I think airplanes would be way cooler if the wings flapped like a bird
What kind of crime would I have to commit in order to get the FBI to come in here and dust?
We need to figure out how to bottle the motivation that comes with frantically cleaning the house before your date comes over so that even when you don’t have a date, you can still have a clean house.
I am eternally grateful that Twitter doesn’t have an “is online now” indicator
I serve garlic bread at every meal, but these blood-sucking vampires still haven’t moved out.
I just swallowed my record player’s needle and nothing’s happened to me, nothing’s happened to me, nothing’s happened to me, nothing’s happe
I assume anyone walking more than one Doberman is training them to rob banks
[asteroid hurling towards earth]
ME: [frantically petting dogs] this puts me horribly behind schedule
Age 20: Gonna make something of my life
Age 30: Not really going as planned
Age 40: THEY KNOW ME BY NAME AT THE LIQUOR STORE
doctor: your system is full of drugs
patient: you should see the other guy
doctor: what other guy
patient: you can’t see him
ever get so drunk you discover the next day you’ve legally changed your name to celine dion?
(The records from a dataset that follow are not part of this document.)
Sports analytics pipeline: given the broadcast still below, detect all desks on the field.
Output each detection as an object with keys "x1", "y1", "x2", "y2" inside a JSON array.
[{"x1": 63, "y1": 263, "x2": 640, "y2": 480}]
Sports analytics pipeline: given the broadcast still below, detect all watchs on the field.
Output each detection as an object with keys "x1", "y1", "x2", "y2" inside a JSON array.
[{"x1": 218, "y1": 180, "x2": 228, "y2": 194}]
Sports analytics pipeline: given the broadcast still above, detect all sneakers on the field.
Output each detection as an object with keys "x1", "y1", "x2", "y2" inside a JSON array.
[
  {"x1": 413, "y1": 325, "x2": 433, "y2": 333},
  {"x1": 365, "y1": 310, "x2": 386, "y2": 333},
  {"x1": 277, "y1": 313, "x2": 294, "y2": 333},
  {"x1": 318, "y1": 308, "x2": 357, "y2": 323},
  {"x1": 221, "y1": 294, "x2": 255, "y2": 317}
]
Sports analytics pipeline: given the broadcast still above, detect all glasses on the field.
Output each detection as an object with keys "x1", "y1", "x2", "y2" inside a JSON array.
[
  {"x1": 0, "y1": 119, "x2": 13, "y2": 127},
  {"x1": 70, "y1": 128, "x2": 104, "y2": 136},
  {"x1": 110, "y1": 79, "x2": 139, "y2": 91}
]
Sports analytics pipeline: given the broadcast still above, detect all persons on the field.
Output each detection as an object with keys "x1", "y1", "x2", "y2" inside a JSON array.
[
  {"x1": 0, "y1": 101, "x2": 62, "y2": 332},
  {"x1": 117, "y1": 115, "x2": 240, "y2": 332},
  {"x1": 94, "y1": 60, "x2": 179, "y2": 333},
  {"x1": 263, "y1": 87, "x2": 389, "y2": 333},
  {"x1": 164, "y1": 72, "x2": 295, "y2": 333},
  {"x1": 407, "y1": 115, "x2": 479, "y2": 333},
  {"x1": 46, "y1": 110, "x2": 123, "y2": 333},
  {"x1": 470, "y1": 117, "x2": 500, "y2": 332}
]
unrelated—anyone know how to legally unchange your name?
dm celine dion, please.
Driving home with my kids & my son didn’t like the song I was listening to. He said, “Thank God we’re 10 seconds from home!” & then I took the long way home because that’s what good parents do.
Protip: To get teens to help bring in groceries, always ask if they want anything before you leave. They’ll be waiting at the door when you return.
Very important new poster I stuck up in town today. This is my first step towards becoming a great businessman
In the middle of an argument, begin calmly folding a blanket if you want the other person to go truly ballistic
My legs are so sore from the gym that I almost couldn’t walk to the donut shop.
If women would start naming their periods like hurricanes it would be alot easier for us men to remember which argument you are referring to
8YR OLD: dad, can we get pizza for dinner tonight?
ME: aw sweetie, I’m sorry…I had pizza for lunch
8: you think I give a damn what you had for lunch?
Hubs says when I drink I’m “too loud” and use too many “big words.”
WELL I’M SORRY IF MY VOCIFEROUS GRANDILOQUENCE BOTHERS YOU!!